### LISTED ENTRIES:
════════

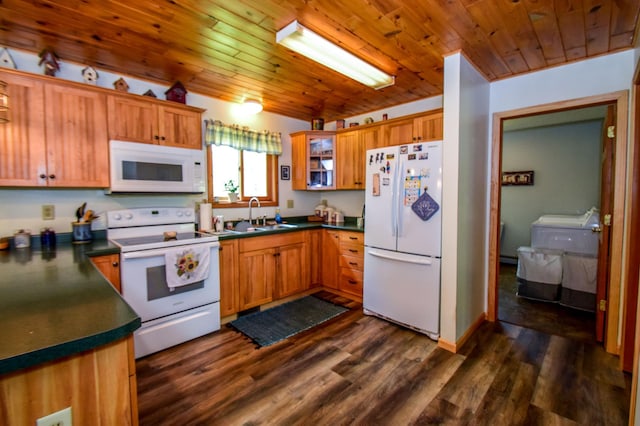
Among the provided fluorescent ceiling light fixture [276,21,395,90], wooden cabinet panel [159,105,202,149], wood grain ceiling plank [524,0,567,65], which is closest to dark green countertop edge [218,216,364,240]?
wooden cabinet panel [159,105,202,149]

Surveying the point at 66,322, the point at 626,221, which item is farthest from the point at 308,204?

════════

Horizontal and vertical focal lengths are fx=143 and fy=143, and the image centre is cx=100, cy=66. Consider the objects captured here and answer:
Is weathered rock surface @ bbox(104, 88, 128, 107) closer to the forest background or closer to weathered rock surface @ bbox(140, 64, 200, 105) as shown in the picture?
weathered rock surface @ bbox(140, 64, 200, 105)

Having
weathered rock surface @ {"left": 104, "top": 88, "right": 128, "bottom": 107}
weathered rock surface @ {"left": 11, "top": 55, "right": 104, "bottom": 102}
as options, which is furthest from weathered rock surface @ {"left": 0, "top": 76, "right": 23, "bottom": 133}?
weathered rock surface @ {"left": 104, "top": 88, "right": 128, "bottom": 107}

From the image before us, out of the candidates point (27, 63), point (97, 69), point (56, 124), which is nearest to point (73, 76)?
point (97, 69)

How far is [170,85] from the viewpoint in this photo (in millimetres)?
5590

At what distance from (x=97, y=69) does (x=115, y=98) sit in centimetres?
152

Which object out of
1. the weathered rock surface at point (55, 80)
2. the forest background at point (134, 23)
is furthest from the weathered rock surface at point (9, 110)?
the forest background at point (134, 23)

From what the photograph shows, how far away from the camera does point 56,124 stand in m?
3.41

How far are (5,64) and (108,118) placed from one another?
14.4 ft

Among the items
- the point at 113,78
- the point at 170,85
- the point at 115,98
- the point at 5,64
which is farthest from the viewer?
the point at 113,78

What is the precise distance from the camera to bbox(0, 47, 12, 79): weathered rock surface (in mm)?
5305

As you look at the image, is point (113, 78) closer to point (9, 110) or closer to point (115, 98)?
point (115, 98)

════════

### WHAT YOU ARE ASKED TO DO:
Pick out every line in the records above that contains the word "image", and copy each one in full.

### SOLUTION TO THE EXERCISE:
Horizontal and vertical focal lengths are fx=143 and fy=143, and the image centre is cx=100, cy=66. Consider the objects captured here and answer:
From the image before us, out of the candidates point (27, 63), point (97, 69), point (56, 124), which is nearest to point (73, 76)?
As you look at the image, is point (113, 78) closer to point (9, 110) or closer to point (115, 98)?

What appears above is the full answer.